### [TASK REQUIREMENTS]
Report every line below that contains the string "instances", matching its case exactly.
--- START OF EXCERPTED DATA ---
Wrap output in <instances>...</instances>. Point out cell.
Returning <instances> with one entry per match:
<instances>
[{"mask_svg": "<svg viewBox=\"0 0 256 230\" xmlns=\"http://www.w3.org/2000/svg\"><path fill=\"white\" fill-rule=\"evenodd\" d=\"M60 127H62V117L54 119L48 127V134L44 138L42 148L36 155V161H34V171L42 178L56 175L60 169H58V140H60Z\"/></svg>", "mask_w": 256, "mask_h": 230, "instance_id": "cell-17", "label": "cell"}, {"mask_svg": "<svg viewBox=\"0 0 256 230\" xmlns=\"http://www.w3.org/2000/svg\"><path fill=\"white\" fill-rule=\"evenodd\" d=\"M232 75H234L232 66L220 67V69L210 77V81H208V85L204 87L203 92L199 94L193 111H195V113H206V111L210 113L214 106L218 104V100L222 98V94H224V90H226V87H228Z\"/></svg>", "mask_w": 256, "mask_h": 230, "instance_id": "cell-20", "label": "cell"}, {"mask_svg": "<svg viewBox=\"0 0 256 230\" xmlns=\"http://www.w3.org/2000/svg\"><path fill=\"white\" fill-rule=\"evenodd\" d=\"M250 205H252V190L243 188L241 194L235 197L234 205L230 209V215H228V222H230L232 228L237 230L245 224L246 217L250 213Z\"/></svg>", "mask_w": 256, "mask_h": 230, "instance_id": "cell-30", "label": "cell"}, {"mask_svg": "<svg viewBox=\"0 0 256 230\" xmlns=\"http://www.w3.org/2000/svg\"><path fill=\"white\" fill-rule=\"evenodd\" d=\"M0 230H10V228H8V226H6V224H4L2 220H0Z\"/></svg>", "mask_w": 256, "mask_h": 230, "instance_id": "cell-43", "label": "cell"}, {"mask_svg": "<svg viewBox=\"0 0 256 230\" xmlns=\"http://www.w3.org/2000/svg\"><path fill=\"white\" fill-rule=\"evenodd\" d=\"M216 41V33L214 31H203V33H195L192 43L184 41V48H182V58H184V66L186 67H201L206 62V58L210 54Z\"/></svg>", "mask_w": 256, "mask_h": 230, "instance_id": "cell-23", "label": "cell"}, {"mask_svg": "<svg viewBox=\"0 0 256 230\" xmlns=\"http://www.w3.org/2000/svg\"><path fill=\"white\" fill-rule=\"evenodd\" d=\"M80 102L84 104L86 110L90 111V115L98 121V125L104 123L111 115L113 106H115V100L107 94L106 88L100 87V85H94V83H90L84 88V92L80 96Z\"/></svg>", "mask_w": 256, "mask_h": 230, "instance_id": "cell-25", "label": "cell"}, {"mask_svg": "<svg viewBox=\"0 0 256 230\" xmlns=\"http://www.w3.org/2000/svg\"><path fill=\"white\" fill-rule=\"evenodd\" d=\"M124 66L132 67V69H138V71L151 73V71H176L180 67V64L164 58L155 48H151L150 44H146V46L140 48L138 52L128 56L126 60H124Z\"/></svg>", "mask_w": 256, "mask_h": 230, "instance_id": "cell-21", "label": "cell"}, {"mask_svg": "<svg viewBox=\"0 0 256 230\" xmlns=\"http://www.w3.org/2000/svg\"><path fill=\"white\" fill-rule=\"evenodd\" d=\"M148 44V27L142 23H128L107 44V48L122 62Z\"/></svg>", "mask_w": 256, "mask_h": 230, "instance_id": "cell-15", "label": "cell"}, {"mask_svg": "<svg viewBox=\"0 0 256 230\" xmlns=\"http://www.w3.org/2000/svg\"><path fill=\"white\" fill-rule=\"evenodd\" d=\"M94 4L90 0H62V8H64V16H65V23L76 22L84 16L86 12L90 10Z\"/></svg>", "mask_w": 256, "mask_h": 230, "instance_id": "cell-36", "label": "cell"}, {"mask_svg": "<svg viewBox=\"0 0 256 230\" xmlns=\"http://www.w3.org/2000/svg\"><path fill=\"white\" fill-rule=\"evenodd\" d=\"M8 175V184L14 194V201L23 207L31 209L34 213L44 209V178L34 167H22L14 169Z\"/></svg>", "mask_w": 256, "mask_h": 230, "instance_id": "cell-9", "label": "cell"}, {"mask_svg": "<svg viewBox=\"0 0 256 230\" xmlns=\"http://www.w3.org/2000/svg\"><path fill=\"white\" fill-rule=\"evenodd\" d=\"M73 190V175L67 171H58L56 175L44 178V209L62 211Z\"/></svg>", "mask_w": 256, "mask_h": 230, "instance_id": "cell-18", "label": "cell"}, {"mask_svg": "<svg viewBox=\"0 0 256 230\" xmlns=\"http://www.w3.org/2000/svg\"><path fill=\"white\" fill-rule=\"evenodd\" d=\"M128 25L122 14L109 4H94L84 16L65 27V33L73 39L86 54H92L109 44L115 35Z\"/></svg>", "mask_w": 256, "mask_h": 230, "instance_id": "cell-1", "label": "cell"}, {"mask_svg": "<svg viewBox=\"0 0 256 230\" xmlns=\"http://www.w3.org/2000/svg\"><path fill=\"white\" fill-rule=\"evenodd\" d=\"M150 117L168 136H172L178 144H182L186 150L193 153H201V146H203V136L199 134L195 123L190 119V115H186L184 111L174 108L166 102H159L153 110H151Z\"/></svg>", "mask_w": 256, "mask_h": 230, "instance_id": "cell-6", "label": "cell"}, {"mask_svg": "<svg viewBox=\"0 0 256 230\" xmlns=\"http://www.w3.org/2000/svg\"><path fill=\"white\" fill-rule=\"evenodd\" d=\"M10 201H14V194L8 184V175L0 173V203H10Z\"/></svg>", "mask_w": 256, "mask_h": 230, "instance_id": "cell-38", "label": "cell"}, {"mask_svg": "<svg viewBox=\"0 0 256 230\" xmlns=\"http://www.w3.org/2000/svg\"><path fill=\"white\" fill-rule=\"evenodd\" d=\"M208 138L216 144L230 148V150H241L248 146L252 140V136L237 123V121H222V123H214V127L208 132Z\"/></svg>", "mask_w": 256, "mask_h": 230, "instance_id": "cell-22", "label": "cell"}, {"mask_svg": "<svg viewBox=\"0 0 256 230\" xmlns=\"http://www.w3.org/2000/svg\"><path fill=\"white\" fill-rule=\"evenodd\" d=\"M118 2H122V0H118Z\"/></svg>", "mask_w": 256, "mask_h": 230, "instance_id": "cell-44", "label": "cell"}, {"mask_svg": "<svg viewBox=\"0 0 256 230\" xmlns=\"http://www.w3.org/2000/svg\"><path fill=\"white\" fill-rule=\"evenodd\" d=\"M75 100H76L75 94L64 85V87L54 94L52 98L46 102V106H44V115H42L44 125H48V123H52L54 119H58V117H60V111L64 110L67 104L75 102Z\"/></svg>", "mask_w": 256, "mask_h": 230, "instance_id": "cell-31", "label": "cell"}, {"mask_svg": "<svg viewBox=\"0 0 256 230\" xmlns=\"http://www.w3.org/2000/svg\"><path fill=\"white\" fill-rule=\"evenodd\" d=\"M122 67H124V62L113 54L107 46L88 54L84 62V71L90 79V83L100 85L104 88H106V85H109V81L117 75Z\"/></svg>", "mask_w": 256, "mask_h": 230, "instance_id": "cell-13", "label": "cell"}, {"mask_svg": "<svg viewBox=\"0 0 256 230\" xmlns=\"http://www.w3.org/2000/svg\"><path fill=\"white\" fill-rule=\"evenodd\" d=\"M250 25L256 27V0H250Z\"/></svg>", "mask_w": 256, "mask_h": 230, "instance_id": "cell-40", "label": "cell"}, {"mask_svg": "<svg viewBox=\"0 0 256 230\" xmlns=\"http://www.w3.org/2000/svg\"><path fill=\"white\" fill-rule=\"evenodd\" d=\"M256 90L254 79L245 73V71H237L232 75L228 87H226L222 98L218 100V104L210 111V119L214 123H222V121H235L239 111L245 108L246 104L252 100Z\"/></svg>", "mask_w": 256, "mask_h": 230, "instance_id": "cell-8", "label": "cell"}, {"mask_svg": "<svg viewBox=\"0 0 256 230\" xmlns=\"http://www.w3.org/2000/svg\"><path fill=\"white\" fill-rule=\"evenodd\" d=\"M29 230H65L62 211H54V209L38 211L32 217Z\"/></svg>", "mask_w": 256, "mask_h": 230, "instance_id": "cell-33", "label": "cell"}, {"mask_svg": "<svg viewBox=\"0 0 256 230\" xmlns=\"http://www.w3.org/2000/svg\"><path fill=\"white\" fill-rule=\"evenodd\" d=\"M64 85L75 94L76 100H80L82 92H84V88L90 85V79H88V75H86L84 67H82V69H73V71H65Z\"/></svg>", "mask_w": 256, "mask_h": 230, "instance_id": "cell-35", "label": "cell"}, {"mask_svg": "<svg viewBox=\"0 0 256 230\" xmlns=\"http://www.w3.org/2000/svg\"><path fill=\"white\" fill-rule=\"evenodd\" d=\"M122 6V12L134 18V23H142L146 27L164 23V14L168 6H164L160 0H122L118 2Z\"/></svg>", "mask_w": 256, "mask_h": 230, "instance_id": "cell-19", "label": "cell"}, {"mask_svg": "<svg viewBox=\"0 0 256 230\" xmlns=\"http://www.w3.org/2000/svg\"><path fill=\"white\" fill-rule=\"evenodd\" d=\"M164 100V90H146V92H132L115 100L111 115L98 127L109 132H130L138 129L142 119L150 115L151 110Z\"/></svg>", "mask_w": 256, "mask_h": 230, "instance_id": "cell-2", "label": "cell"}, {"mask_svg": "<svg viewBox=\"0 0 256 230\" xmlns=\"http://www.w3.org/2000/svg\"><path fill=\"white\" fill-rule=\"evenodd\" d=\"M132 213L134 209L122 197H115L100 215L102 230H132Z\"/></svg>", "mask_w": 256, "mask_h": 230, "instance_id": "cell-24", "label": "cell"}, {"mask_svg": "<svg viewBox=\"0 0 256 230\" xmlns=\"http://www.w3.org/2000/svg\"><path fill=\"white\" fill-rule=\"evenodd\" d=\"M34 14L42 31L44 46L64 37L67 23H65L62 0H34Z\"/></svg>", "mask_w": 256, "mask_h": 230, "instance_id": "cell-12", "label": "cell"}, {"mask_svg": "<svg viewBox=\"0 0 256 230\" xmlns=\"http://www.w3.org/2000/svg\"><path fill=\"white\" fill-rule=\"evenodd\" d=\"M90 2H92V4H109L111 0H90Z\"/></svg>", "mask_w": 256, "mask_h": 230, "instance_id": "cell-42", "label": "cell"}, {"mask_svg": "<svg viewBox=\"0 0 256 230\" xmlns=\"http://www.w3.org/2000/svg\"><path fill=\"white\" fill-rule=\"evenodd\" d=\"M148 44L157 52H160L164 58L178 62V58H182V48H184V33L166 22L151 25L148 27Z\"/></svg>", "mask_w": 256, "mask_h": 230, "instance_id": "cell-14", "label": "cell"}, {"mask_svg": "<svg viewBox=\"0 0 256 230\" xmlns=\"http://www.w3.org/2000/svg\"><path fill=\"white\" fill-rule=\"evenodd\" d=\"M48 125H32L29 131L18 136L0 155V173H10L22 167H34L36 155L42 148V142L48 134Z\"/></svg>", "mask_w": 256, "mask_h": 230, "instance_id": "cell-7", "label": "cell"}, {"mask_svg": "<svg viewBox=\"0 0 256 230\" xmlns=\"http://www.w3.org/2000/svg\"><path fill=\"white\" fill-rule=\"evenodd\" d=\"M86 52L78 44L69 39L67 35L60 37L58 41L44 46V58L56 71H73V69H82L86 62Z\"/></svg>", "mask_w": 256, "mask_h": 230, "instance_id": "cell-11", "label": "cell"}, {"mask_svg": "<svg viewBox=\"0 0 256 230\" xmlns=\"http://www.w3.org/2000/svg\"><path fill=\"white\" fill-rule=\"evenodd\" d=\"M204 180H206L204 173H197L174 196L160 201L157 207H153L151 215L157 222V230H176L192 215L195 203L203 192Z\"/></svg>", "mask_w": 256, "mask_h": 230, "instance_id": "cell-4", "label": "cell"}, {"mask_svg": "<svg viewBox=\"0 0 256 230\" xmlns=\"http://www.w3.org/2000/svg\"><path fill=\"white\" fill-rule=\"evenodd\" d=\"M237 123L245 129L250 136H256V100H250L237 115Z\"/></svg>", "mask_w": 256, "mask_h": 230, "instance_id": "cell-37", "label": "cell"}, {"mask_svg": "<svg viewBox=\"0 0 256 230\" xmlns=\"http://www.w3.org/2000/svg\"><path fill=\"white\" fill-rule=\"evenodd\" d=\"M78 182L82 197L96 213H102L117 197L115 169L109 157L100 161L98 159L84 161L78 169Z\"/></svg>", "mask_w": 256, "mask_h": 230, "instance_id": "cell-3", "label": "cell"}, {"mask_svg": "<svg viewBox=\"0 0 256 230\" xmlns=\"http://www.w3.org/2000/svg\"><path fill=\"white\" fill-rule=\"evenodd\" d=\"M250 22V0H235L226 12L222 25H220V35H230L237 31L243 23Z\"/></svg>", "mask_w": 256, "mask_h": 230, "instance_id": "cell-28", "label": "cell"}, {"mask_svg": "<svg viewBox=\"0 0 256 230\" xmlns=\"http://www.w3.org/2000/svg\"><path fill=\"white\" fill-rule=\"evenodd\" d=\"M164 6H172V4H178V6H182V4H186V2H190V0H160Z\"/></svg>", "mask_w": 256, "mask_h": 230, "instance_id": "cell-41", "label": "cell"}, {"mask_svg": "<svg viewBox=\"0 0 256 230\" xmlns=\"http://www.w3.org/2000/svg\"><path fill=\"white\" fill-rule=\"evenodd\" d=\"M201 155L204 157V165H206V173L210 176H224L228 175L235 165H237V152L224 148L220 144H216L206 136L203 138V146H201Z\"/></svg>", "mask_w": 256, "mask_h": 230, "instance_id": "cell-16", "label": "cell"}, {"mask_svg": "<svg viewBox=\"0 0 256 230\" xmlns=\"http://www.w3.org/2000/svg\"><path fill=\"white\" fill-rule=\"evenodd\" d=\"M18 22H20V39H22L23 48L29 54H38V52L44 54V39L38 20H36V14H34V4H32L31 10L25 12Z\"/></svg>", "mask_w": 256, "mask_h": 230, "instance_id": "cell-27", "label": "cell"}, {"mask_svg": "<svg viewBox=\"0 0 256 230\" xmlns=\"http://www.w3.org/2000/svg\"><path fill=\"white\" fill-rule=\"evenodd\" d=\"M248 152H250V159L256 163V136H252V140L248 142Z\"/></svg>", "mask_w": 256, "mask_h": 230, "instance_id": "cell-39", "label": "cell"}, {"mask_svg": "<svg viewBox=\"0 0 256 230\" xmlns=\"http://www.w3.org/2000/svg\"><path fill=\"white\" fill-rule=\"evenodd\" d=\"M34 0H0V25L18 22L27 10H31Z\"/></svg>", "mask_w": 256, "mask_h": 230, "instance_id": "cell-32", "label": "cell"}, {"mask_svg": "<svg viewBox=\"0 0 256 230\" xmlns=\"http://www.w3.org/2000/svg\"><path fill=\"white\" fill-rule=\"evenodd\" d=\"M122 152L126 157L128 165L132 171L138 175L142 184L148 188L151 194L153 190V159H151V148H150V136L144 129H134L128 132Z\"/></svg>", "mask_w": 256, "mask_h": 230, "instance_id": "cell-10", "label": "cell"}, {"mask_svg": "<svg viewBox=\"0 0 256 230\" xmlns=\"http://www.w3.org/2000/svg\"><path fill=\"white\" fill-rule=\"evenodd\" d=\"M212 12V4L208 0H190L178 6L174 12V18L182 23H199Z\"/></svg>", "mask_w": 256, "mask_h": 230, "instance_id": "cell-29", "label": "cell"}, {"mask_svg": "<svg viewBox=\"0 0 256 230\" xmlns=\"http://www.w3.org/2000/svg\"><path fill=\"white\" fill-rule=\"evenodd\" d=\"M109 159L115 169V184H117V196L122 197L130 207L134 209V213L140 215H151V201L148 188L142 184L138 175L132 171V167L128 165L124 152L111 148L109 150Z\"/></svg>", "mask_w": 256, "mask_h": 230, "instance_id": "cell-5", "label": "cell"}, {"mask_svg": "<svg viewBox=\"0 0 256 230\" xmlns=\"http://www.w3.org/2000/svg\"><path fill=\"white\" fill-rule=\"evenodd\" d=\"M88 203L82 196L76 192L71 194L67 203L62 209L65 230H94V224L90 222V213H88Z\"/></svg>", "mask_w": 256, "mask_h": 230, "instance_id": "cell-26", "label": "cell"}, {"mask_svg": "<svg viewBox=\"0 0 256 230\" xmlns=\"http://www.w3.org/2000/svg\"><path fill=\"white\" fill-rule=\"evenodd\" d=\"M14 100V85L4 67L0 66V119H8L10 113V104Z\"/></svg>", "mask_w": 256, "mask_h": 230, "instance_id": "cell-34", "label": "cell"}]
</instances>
--- END OF EXCERPTED DATA ---
### [ANSWER TO THIS TASK]
Wrap output in <instances>...</instances>. Point out cell.
Returning <instances> with one entry per match:
<instances>
</instances>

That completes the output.